[Spatial relationship entries]
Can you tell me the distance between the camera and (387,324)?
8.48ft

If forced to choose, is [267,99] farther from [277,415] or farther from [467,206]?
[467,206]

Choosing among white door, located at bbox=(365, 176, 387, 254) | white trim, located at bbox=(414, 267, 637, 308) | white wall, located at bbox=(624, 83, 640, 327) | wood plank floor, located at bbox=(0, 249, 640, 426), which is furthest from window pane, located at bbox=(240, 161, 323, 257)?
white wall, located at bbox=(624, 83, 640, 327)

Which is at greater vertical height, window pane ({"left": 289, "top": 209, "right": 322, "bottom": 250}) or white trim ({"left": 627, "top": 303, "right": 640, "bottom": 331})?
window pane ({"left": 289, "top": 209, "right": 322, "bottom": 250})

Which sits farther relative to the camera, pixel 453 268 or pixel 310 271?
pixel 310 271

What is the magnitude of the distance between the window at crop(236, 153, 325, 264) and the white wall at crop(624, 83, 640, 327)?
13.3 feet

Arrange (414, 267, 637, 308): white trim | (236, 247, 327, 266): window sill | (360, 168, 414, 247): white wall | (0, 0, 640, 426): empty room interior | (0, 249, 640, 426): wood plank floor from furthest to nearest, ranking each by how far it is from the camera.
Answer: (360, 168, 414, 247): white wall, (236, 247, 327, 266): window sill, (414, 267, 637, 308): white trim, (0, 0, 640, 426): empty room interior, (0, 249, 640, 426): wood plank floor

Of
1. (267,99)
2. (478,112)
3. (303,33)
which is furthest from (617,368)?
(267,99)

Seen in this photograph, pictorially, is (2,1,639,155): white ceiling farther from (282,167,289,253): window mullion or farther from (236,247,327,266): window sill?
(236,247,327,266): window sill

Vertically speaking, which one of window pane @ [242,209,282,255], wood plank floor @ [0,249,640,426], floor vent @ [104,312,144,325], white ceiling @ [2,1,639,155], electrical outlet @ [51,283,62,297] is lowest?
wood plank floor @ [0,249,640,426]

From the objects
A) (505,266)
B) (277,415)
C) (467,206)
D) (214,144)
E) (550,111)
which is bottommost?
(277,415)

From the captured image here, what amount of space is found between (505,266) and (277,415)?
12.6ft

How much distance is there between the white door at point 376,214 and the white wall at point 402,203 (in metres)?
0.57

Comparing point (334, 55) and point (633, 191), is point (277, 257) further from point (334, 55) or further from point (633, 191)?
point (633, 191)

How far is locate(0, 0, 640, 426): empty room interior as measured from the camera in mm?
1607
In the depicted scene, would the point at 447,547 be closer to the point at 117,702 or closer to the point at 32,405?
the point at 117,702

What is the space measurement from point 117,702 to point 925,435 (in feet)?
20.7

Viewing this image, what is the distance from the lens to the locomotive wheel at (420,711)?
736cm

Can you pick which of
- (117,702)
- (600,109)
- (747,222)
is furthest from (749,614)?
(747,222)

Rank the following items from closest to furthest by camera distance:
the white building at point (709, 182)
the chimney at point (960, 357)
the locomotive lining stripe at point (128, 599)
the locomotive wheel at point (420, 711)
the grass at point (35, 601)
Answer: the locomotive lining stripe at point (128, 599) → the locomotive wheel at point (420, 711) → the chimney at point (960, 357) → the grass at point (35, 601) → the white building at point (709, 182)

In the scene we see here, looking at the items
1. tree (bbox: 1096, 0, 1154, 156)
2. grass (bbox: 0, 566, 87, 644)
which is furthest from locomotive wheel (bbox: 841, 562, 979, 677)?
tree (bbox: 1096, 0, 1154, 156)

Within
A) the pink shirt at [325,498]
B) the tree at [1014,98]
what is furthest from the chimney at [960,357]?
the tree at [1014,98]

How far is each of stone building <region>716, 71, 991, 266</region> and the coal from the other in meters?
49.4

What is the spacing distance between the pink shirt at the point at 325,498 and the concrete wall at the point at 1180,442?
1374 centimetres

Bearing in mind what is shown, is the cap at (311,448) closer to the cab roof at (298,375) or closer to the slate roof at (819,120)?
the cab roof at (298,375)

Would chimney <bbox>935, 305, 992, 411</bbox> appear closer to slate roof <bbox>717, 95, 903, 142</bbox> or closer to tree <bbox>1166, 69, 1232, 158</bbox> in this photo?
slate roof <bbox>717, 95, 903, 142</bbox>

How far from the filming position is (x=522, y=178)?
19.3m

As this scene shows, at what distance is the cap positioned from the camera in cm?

§ **What to produce**: Repeat word for word everything from the line containing "Bearing in mind" down to the last of the entries, with both ends included.

§ **Result of the task**:
Bearing in mind what is shown, is the cap at (311,448) closer to the cab roof at (298,375) or closer to the slate roof at (819,120)?
the cab roof at (298,375)

Would chimney <bbox>935, 305, 992, 411</bbox> appear closer to slate roof <bbox>717, 95, 903, 142</bbox> or closer to tree <bbox>1166, 69, 1232, 158</bbox> in this photo?
slate roof <bbox>717, 95, 903, 142</bbox>

How far from the filming position is (x=522, y=178)?
19.3m

As this scene shows, at what distance is the cap positioned from the camera in cm?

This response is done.